▶ **About this exercise**
Extend the final project guidelines below, picking up right after their last sentence.

▶ **Extract**
....

Final Project


Basic info

  • Major due dates:
    1. Thu 12/14 5pm: 5min video presentation on Moodle
    2. Mon 12/18 8am: Feedback on video presentations returned by Prof. Kim
    3. Thu 12/21 3pm: Final version of notebook due on Moodle
  • Groups:
    • Google form for group member preferences. Complete by Wed 11/15 9pm.
    • No difference in expectation between group and individual projects
  • Instructions/clarifications added afterwards:
    1. 11/21: Fit between 2-4 models, one of which needs to be an ARIMA model
    2. 11/21: Do a residual analysis of the model selected for forecasting into the future using all the available data
    3. 11/30: Recall the following resources for fitting ARIMA(p,d,q) models
      1. FPP 9.5 sections on “Understanding ARIMA models” and “ACF and PACF plots”
      2. FPP 9.7 Example illustrating flowchart approach on Central African Republic exports
      3. 4th DataCamp course

Criteria

This project will be graded much like a paper written for a humanities class: this is both a quantitative and qualitative analysis where there isn’t a right answer.

....

▶ **Excerpted data**
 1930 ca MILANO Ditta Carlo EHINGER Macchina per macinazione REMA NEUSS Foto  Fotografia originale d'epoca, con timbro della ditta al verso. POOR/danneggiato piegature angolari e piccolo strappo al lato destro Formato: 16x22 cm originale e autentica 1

....

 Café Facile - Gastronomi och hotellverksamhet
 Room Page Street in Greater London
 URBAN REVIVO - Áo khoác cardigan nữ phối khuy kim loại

....

▶ **Expected output**
  1. Did you incorporate feedback for video presentation in your final report?
  2. You are not being graded on finding “statistically significant” results i.e. the outcome. You are being graded on the quality of your analysis i.e. the process.
  3. Is your analysis reproducible? If I run the notebook on my computer, will I be able to generate your results?
  4. Is presentation clean?
    1. Did you use markdown text formatting?
    2. Are all image axes and titles labeled?
    3. Are all images “standalone” in that you could use them in a slide deck or share them on social media?
    4. Is code commented?
  5. Do you adequately but also succinctly convey the context of data and the problem at hand?
  6. Do you appropriately apply the methods and code learned in problem sets?
  7. Do you go above and beyond literal descriptions of the results and focus on providing insight? In other words, did you not just focus on the “what”, but also focus on the “why”?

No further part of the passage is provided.